— Reading text —
James Alexander Lindsay (20 June 1856, in Fintona, County Tyrone – 14 December 1931, in Belfast) was a British physician and professor of medicine, known for his collection Medical axioms, aphorisms, and clinical memoranda (1923, London, H. K. Lewis & Co. Ltd.).

==Biography==
After education at the Royal Belfast Academical Institution and at the Methodist College Belfast, James Alexander Lindsay matriculated at Queen's College Belfast, where he graduated in 1877 B.A. and in 1878 M.A. in ancient classics. In 1882 he obtained the M.D. and M.Ch. degrees in the Royal University of Ireland.

After two years of working in clinics in London, in Paris, and in Vienna, he returned to Belfast. At the Royal Victoria Hospital, Belfast, he was appointed in 1884 assistant physician and in 1888 full physician, retiring as consulting physician in 1921. From 1919 to 1927 he was chair of the board of management of the Royal Victoria Hospital. From 1899 to 1924 he held the chair of medicine in Queen's University Belfast. In the chair of medicine he was preceded by James Cuming (1833–1899) and succeeded by William Willis Dalziel Thomson.

In 1897–1898 Lindsay was president of the Ulster Medical Society. In 1903 he was elected FRCP. In 1909 he delivered the Bradshaw Lecture.

He belonged to the school of physicians who concentrated on accurate diagnosis, and that with the aid of his own senses and acumen, but had little interest in medical treatment; he never took up such artificial aids as electrocardiography, although it has to be said in his defence that he learned how to identify the waves defined by Einthoven. This pedantic approach was crystallised in the instruction cards of technique for examination of patients that he published. His lectures also were precise and old-fashioned, delivered at dictation speed throughout, to provide notes for future reference, as was common until good textbooks became more freely available in the 1950s.

— What this task involves —
Copy the Lindsay biography from the words "After two years" through "the Bradshaw Lecture.", and swap every "chair of medicine" for "professorship of medicine".

— Supplied data —
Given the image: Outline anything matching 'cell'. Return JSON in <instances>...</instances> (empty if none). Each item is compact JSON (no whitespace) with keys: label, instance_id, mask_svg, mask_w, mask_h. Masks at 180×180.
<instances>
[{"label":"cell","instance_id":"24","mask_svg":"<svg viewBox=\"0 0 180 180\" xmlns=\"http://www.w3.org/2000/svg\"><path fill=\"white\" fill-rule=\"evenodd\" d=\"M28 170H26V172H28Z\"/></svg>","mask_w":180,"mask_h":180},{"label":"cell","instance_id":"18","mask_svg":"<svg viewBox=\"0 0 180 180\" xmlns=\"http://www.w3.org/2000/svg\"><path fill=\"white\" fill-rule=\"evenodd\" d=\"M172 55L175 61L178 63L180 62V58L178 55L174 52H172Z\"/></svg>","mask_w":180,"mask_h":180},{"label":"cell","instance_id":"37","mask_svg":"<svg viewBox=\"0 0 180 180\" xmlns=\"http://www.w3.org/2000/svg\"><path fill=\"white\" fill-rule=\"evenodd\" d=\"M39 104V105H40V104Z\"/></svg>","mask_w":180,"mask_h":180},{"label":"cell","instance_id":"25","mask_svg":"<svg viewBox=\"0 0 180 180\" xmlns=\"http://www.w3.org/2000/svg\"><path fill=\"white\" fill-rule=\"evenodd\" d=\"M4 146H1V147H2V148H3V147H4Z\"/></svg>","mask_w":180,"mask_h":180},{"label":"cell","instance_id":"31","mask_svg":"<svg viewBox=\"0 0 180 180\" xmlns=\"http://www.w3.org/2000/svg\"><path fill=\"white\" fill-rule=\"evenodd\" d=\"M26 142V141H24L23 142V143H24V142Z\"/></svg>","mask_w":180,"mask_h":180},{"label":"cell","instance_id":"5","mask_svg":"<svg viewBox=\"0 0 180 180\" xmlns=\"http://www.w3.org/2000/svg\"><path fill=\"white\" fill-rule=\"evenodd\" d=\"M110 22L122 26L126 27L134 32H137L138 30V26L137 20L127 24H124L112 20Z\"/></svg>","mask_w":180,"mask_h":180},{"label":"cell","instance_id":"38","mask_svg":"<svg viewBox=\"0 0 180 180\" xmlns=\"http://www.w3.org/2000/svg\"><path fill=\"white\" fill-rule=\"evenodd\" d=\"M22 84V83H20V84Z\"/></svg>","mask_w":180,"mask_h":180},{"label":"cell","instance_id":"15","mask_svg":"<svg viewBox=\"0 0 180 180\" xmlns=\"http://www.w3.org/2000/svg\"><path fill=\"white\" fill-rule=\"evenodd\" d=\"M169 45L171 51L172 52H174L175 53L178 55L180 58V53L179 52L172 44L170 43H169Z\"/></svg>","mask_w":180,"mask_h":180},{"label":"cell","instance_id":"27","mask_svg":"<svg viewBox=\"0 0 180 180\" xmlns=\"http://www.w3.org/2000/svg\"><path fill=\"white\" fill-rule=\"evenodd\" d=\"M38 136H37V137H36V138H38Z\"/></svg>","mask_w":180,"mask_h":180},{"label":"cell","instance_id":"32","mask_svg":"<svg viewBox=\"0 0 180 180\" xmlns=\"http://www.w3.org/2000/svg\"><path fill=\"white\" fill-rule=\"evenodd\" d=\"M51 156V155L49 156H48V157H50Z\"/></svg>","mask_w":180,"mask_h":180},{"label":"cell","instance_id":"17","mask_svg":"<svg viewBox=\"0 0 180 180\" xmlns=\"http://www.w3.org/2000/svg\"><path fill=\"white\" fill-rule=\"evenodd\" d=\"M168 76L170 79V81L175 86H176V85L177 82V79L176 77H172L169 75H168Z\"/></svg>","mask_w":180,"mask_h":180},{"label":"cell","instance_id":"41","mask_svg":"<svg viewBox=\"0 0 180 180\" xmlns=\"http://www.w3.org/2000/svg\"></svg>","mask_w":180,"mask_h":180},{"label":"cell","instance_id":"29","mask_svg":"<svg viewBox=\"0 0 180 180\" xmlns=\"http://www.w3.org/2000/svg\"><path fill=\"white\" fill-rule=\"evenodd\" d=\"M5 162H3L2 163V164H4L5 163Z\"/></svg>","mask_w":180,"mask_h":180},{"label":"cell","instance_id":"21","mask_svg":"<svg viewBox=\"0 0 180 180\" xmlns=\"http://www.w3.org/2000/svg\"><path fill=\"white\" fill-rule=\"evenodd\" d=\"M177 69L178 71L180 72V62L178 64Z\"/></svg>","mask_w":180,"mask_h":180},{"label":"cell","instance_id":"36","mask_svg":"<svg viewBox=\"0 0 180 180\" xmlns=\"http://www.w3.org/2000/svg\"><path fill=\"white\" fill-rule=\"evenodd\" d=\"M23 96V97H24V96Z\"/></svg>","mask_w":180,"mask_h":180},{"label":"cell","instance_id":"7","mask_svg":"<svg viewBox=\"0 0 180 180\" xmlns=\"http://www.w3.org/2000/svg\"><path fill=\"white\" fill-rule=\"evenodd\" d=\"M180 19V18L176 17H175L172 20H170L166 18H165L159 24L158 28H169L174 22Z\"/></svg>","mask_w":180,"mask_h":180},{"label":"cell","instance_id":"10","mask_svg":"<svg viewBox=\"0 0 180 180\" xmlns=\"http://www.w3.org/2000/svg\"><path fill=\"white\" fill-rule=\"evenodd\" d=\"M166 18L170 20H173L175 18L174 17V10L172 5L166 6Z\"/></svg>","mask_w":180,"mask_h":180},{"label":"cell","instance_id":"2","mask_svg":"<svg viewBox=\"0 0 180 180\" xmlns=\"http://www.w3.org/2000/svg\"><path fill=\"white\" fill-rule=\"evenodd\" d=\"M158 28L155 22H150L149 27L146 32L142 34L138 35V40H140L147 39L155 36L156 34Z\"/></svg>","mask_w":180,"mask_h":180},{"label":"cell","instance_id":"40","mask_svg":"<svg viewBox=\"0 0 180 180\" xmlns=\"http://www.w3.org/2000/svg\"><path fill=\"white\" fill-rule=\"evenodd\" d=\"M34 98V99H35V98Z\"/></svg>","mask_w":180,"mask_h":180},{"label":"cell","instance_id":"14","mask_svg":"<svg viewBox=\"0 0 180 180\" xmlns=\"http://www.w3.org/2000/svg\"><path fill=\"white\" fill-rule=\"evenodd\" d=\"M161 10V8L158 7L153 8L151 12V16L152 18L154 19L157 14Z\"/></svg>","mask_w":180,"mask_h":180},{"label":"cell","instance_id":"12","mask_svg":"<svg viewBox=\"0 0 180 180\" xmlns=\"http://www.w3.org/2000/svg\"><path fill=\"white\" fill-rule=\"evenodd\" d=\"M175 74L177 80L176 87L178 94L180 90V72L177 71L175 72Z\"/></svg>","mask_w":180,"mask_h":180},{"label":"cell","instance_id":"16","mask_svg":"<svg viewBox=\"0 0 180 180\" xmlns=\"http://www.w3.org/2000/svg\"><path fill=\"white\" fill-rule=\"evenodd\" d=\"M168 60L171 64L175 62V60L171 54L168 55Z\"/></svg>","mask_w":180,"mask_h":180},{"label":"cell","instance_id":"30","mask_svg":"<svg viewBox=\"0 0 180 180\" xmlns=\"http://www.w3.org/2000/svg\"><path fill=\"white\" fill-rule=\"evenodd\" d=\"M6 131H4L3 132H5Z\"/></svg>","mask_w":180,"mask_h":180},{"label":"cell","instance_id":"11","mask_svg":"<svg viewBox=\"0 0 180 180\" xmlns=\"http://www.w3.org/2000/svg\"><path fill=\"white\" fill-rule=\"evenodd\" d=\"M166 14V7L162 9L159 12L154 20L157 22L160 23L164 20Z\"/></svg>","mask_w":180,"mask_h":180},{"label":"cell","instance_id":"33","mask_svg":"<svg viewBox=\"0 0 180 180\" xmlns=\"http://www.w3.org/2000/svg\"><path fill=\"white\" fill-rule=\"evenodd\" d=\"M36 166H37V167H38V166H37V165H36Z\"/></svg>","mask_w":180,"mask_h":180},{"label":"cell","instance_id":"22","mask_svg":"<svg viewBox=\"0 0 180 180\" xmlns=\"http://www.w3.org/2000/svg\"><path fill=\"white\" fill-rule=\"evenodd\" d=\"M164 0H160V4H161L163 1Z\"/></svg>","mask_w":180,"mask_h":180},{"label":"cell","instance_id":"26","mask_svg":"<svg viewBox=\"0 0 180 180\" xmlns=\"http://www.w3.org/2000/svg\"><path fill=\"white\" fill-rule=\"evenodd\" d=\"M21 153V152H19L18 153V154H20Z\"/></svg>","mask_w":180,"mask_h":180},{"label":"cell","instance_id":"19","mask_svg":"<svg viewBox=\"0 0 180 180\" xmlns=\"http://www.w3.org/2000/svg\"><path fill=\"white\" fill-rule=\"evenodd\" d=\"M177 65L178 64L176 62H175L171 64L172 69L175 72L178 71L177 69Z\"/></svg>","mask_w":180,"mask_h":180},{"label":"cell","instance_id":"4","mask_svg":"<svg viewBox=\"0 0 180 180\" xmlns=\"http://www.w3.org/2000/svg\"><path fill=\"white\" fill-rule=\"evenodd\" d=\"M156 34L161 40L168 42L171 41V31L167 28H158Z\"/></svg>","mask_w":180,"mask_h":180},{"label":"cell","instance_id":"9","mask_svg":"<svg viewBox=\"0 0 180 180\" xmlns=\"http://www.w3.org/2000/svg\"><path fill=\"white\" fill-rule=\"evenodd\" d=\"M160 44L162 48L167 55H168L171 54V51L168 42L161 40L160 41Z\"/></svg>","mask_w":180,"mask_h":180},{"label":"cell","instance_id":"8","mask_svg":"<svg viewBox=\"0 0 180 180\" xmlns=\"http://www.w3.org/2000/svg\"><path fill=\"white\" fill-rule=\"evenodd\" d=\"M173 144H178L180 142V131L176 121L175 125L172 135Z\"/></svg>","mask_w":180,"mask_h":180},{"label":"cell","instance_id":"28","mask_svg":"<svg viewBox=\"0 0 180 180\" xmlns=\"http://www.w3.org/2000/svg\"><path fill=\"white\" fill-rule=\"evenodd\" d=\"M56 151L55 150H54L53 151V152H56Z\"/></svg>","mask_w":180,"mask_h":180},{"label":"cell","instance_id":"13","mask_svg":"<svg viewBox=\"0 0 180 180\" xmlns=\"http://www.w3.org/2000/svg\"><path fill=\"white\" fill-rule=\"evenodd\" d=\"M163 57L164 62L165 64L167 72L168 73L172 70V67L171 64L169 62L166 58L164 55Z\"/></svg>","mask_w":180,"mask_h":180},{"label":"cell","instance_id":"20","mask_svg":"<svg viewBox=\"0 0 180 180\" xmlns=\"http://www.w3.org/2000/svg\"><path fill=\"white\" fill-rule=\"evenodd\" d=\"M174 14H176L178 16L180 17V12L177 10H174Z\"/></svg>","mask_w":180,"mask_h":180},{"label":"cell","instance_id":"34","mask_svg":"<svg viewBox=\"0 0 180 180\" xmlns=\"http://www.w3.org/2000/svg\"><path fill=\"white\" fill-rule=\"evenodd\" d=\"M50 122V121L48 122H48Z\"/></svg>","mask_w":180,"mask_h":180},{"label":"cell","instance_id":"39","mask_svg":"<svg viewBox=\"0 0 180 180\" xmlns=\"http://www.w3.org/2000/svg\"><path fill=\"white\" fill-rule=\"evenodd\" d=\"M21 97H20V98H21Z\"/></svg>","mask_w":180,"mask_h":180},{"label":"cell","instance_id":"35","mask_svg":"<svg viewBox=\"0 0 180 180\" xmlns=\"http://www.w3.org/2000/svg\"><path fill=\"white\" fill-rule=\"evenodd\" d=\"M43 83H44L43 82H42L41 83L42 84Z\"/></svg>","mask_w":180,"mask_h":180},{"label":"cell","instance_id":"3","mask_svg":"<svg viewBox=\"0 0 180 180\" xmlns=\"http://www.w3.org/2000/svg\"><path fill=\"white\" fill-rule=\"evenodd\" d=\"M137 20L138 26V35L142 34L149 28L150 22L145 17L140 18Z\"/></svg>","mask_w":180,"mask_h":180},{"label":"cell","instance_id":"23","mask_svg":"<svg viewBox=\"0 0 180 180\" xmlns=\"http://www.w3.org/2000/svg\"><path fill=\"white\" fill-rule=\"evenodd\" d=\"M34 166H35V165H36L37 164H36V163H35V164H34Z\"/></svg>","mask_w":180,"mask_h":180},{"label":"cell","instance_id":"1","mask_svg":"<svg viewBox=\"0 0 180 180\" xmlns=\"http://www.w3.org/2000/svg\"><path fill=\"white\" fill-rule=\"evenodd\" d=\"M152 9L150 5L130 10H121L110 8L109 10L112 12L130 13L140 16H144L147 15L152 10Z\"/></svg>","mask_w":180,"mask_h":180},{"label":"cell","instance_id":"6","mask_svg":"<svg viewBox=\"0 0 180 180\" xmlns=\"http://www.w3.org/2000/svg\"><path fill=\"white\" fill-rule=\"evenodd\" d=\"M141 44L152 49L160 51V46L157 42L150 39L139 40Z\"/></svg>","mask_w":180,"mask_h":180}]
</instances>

— Answer to the exercise —
After two years of working in clinics in London, in Paris, and in Vienna, he returned to Belfast. At the Royal Victoria Hospital, Belfast, he was appointed in 1884 assistant physician and in 1888 full physician, retiring as consulting physician in 1921. From 1919 to 1927 he was chair of the board of management of the Royal Victoria Hospital. From 1899 to 1924 he held the professorship of medicine in Queen's University Belfast. In the professorship of medicine he was preceded by James Cuming (1833–1899) and succeeded by William Willis Dalziel Thomson.

In 1897–1898 Lindsay was president of the Ulster Medical Society. In 1903 he was elected FRCP. In 1909 he delivered the Bradshaw Lecture.